Yeah - I got far enough into the online order process last night to where it asked me for my credit card information, and it still hadn't given me a shipping price yet, so I just closed the window - I wasn't that curious!
I have a hard time paying $10 for something that will fit in a 1st-class envelope for 50 cents or so. Especially when the part only costs a little over $6.
I don't think that is too Monte-like, yet!
-
. . . I don't think that is too Monte-like, yet!
I heard that! ;D
Monte
-
. . . I don't think that is too Monte-like, yet!
I heard that! ;D
Monte
My job & career in IT is looking more precarious every day. I am rapidly taking your principals to heart! :)
-
Installed my peel-away brass shim on my R65 gear shift today. Big improvement in lever end wobble/free play. Notes below and a lesson learned.
My R65 (1984 23,000 miles) gear lever had about 7 or 8mm of lateral free play before I started this modification (I had already fitted a new needle bearing a while back thinking this might help, but it hadn’t). By comparison the same measurement on my R100RT (1994 33,000 miles) showed no more than 2 mm lateral free play (more miles but less gear changing wear and tear?). After the modification the end free play on my R65 is about the same as my R100RT.

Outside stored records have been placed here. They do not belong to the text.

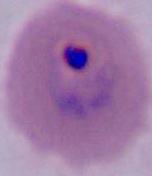

modality = photomicrograph
identification = Plasmodium
magnification = 400x or 1000x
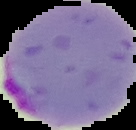

Summary:
  - Malaria status: parasitized
  - Image type: segmented cell region with the area outside set to black
  - Preparation: thin blood smear
  - Image size: 136×130 pixels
Classify this cell by malaria status.
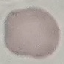

Uninfected.

Cell patch, automatically extracted from a larger field of view and resized to 64 × 64 pixels. Giemsa stain. Thin blood film. Photographed with a smartphone camera at the microscope eyepiece.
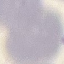
Summary:
  - Result: negative for malaria parasites
  - Capture: smartphone through the microscope eyepiece
  - Preparation: thin smear
  - Stain: Giemsa
  - Image type: automatically extracted cell patch, resized to 64 × 64 pixels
Identify the parasite.
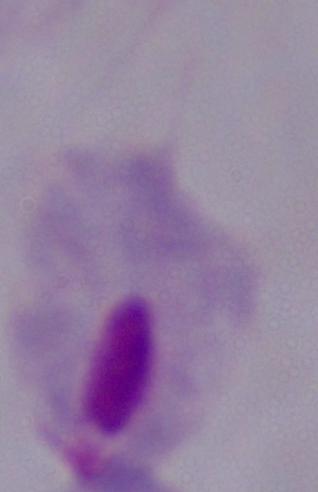

A trichomonad.

magnification = 1000x
modality = micrograph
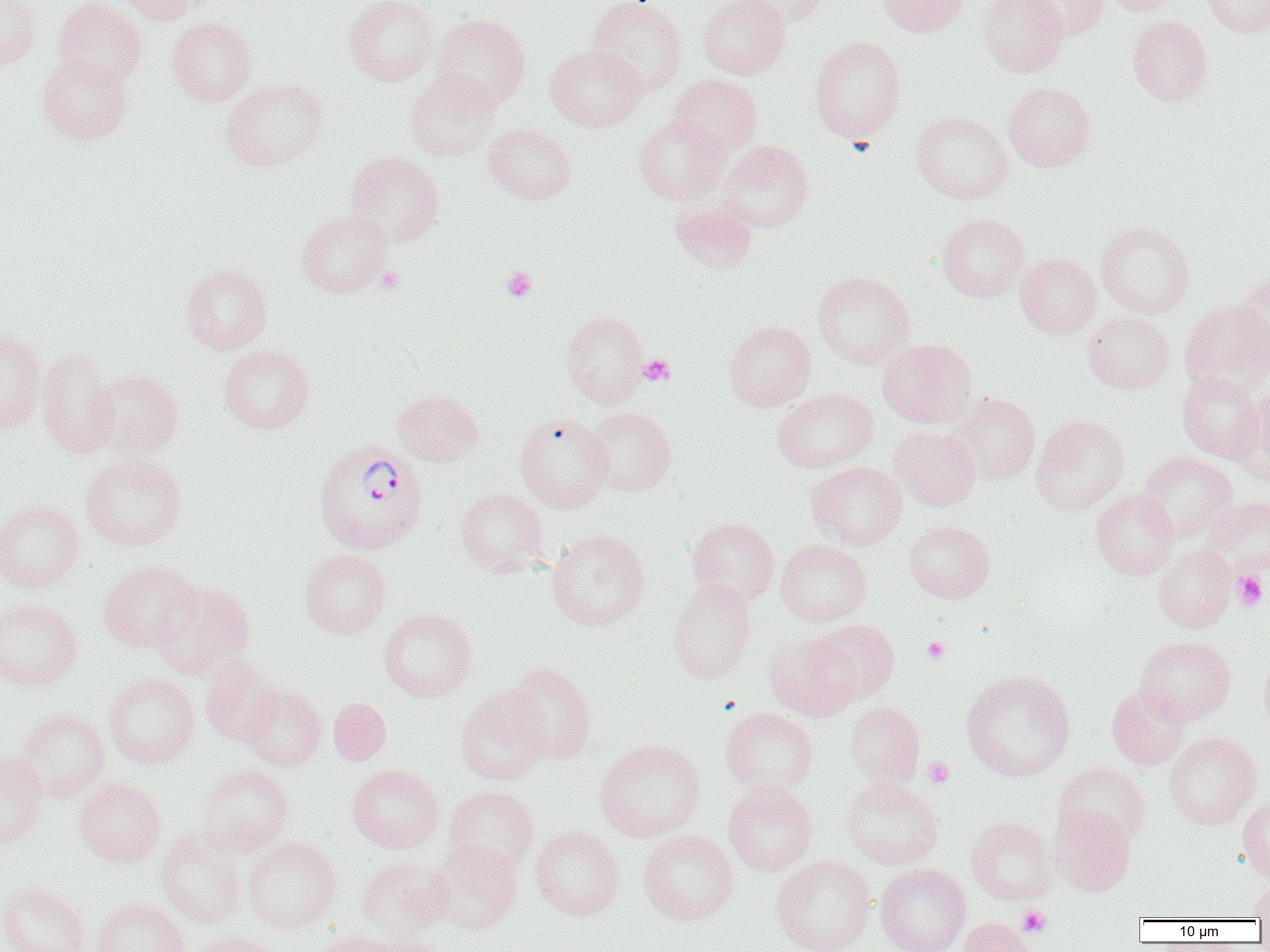
Plasmodium vivax-infected red blood cell locations = approximate bounding boxes as (x1,y1)-(x2,y2) corner pairs in pixels: (312,438)-(427,554)
slide-level diagnosis = Plasmodium vivax
preparation = thin blood smear
field of view = one of a larger specimen
image size = 1270×952 pixels
magnification = 1000x
platelet locations = approximate bounding boxes as (x1,y1)-(x2,y2) corner pairs in pixels: (376,266)-(404,294), (501,266)-(537,302), (639,354)-(675,385), (1231,570)-(1267,611), (923,637)-(949,663), (923,757)-(955,789), (1017,906)-(1052,937)
uninfected red blood cell locations = approximate bounding boxes as (x1,y1)-(x2,y2) corner pairs in pixels: (0,0)-(40,70), (53,0)-(146,87), (115,0)-(205,24), (343,0)-(439,86), (588,0)-(686,96), (698,0)-(791,79), (733,0)-(829,26), (877,0)-(971,36), (978,0)-(1069,77), (1020,0)-(1108,40), (1104,0)-(1186,15), (1201,0)-(1270,37), (432,13)-(531,108), (168,16)-(257,105), (1128,16)-(1213,105), (809,35)-(906,142), (545,44)-(646,132), (37,54)-(133,145), (405,69)-(501,161), (669,73)-(762,157), (220,78)-(328,172), (1003,82)-(1096,172), (911,110)-(1013,203), (634,114)-(730,204), (484,122)-(576,204), (716,140)-(814,232), (344,151)-(444,247), (670,202)-(759,274), (296,209)-(392,298), (936,213)-(1030,302), (1095,220)-(1196,318), (1015,253)-(1101,339), (180,263)-(272,354), (813,270)-(915,368), (1234,272)-(1270,372), (1179,298)-(1270,394), (560,311)-(649,407), (1083,311)-(1174,394), (724,320)-(816,411), (0,327)-(47,432), (877,338)-(977,427), (219,344)-(314,433), (37,347)-(119,458), (87,369)-(184,460), (1177,372)-(1265,462), (772,388)-(879,472), (392,389)-(484,467), (1231,389)-(1270,488), (951,392)-(1040,484), (582,407)-(676,496), (515,413)-(613,512), (1031,413)-(1130,516), (889,425)-(981,510), (1138,451)-(1237,541), (80,453)-(187,551), (806,461)-(907,550), (455,487)-(549,576), (1091,489)-(1180,579), (1201,496)-(1270,574), (0,499)-(85,592), (687,517)-(779,606), (904,520)-(995,602), (546,529)-(650,630), (775,539)-(872,626), (1154,545)-(1235,633), (299,548)-(391,638), (98,561)-(200,652), (666,577)-(756,683), (151,581)-(255,679), (0,597)-(83,692), (378,608)-(477,702), (812,618)-(900,702), (765,632)-(861,722), (1134,636)-(1235,724), (1258,650)-(1270,734), (200,655)-(282,745), (504,662)-(597,764), (961,669)-(1075,781), (104,673)-(199,767), (241,684)-(327,770), (1107,685)-(1190,769), (455,686)-(552,784), (329,698)-(391,765), (844,701)-(925,788), (721,707)-(818,796), (14,708)-(110,802), (1163,731)-(1261,829), (595,738)-(705,842), (0,751)-(49,850), (1054,763)-(1151,848), (196,764)-(294,855), (348,764)-(444,852), (73,777)-(166,867), (842,777)-(944,869), (723,782)-(817,876), (444,785)-(539,874), (1237,798)-(1270,881), (1049,803)-(1135,895), (966,816)-(1059,904), (530,825)-(625,920), (156,828)-(246,927), (638,830)-(738,924), (244,837)-(341,933), (429,838)-(522,934), (772,855)-(876,952), (356,856)-(454,938), (875,863)-(971,952), (1249,881)-(1270,920), (0,882)-(89,952), (93,899)-(188,952), (960,918)-(1037,952), (188,929)-(283,952), (312,930)-(405,952), (371,933)-(451,952)
modality = light microscopy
Identify the parasite.
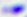
This is Toxoplasma gondii.

400x magnification. Micrograph.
State the blood parasite species.
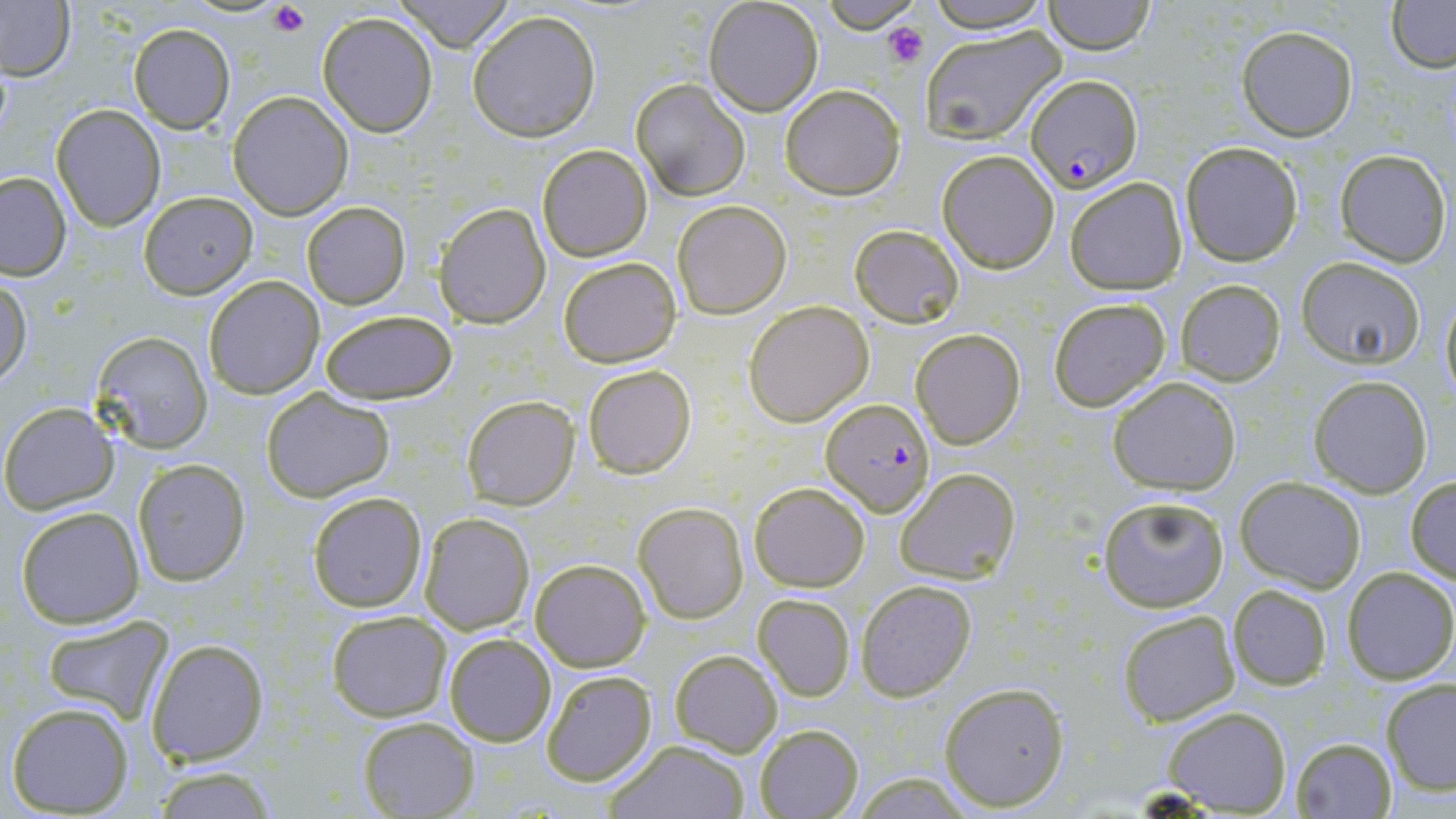

Plasmodium falciparum.

Approximate bounding boxes as named x1/y1/x2/y2 corners in pixels. Plasmodium falciparum-infected red blood cell locations: (x1=1025, y1=74, x2=1143, y2=192), (x1=823, y1=399, x2=936, y2=518). Uninfected red blood cell locations: (x1=391, y1=0, x2=514, y2=50), (x1=702, y1=0, x2=823, y2=117), (x1=820, y1=0, x2=920, y2=33), (x1=924, y1=0, x2=1054, y2=34), (x1=1386, y1=0, x2=1456, y2=71), (x1=0, y1=1, x2=76, y2=82), (x1=1042, y1=1, x2=1157, y2=54), (x1=467, y1=9, x2=602, y2=142), (x1=317, y1=12, x2=438, y2=136), (x1=129, y1=24, x2=236, y2=133), (x1=919, y1=24, x2=1067, y2=145), (x1=1237, y1=26, x2=1358, y2=140), (x1=629, y1=79, x2=752, y2=202), (x1=780, y1=83, x2=904, y2=199), (x1=229, y1=92, x2=353, y2=218), (x1=52, y1=104, x2=166, y2=231), (x1=1180, y1=142, x2=1303, y2=265), (x1=535, y1=144, x2=652, y2=261), (x1=1334, y1=148, x2=1451, y2=265), (x1=937, y1=151, x2=1059, y2=273), (x1=0, y1=172, x2=71, y2=280), (x1=1064, y1=176, x2=1188, y2=295), (x1=139, y1=191, x2=257, y2=298), (x1=673, y1=200, x2=791, y2=318), (x1=302, y1=202, x2=409, y2=309), (x1=435, y1=203, x2=551, y2=328), (x1=849, y1=223, x2=965, y2=329), (x1=558, y1=256, x2=680, y2=368), (x1=1296, y1=257, x2=1427, y2=367), (x1=203, y1=275, x2=324, y2=399), (x1=0, y1=276, x2=32, y2=387), (x1=1174, y1=281, x2=1286, y2=385), (x1=1438, y1=289, x2=1456, y2=411), (x1=1049, y1=297, x2=1172, y2=411), (x1=744, y1=300, x2=873, y2=426), (x1=317, y1=309, x2=458, y2=405), (x1=911, y1=329, x2=1025, y2=449), (x1=92, y1=332, x2=214, y2=453), (x1=583, y1=364, x2=697, y2=480), (x1=1108, y1=376, x2=1241, y2=495), (x1=1309, y1=376, x2=1431, y2=497), (x1=261, y1=386, x2=394, y2=502), (x1=462, y1=395, x2=579, y2=509), (x1=2, y1=403, x2=116, y2=513), (x1=132, y1=458, x2=249, y2=585), (x1=894, y1=466, x2=1022, y2=584), (x1=1405, y1=475, x2=1456, y2=583), (x1=1235, y1=476, x2=1367, y2=590), (x1=748, y1=481, x2=870, y2=590), (x1=307, y1=491, x2=427, y2=612), (x1=1097, y1=495, x2=1230, y2=612), (x1=633, y1=501, x2=748, y2=623), (x1=14, y1=505, x2=145, y2=628), (x1=419, y1=511, x2=535, y2=635), (x1=531, y1=559, x2=649, y2=671), (x1=1342, y1=567, x2=1456, y2=683), (x1=856, y1=578, x2=978, y2=701), (x1=1226, y1=584, x2=1333, y2=691), (x1=754, y1=594, x2=855, y2=702), (x1=1116, y1=609, x2=1241, y2=726), (x1=325, y1=610, x2=452, y2=721), (x1=39, y1=616, x2=174, y2=724), (x1=444, y1=632, x2=557, y2=747), (x1=147, y1=638, x2=270, y2=766), (x1=668, y1=650, x2=783, y2=757), (x1=541, y1=671, x2=656, y2=786), (x1=1380, y1=679, x2=1456, y2=798), (x1=938, y1=681, x2=1070, y2=812), (x1=7, y1=703, x2=134, y2=816), (x1=1162, y1=706, x2=1291, y2=814), (x1=358, y1=717, x2=479, y2=818), (x1=752, y1=723, x2=865, y2=818), (x1=1290, y1=737, x2=1397, y2=818), (x1=605, y1=739, x2=753, y2=818), (x1=150, y1=766, x2=281, y2=818). Platelet locations: (x1=267, y1=3, x2=309, y2=36), (x1=884, y1=21, x2=927, y2=67). Image is 1456×819 pixels. May-Grünwald-Giemsa-stained preparation. Thin blood film. 1000x magnification. One field of a larger specimen. Light microscopy.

I posted a very short before and after video clip on YouTube here: http://www.youtube.com/watch?v=vqval1PL1V0
This really was a ten minute start to finish job.
I used a 5/8-in id, 1-in od, 0.032-in shim and ended up peeling away three 0.002-in layers. I simply took the lever off the ‘bike, trial-fitted the shim a few times and stopped taking layers away once I had a non-binding fit.
The 5/8-in id, 1-in od shim is really not the right size. I bought it before having the mechanism apart, so size was a guess. If I were to do this again (and I probably will just to do this job “right”) I’d use a 1/2-in id, 3/4-in od shim (McMaster Carr #90805A162).
The cost was Shim $6.34, Tax $0.64, Shipping $4.38, Total $11.36. The smaller diameter shim is a little cheaper. Shipping varies depending what else is in the order and whether it is a residential drop or business. This was a business drop and it was the only item in the order so I took the fullest hit I could on the shipping rate.
Mark
-
And I thought you were able to avoid shipping because their warehouse was in Atlanta!
http://maps.google.com/maps?f=q&source=s_q&hl=en&geocode=&q=mcmaster-carr&aq=&sll=33.756672,-84.54988&sspn=0.008153,0.013797&ie=UTF8&hq=mcmaster-carr&hnear=&ll=33.713479,-84.586508&spn=0.003855,0.006899&z=17
Neat video. Thanks!
-
And I thought you were able to avoid shipping because their warehouse was in Atlanta!
http://maps.google.com/maps?f=q&source=s_q&hl=en&geocode=&q=mcmaster-carr&aq=&sll=33.756672,-84.54988&sspn=0.008153,0.013797&ie=UTF8&hq=mcmaster-carr&hnear=&ll=33.713479,-84.586508&spn=0.003855,0.006899&z=17
Neat video. Thanks!
Apparently my new company does not do the same sort of volume with McMaster Carr as my old, so we get hit with some freight even though we're on a regular drop route. Still, can't fault the service, same day delivery for most items ordered before noon.
Mark
-
I am getting a new needle bearing tomorrow for my lever. With my lateral thinking hat on I think I will put the pivot bolt in the lathe and skim a half of a millimetre off the shoulder. If it is then too tight a swipe across the face of the lever with a file should fine tune the clearance.
-
I am getting a new needle bearing tomorrow for my lever. With my lateral thinking hat on I think I will put the pivot bolt in the lathe and skim a half of a millimetre off the shoulder. If it is then too tight a swipe across the face of the lever with a file should fine tune the clearance.
Bruce,
I think that will work just as well as the shim idea. I ended up with a shim 0.026-in thick (i.e. 0.66 mm). If you have access to a suitable gauge, even feeler gauges might work, you might be able to measure the float under the pivot bolt before you start to give you a target for how much machining the shoulder needs.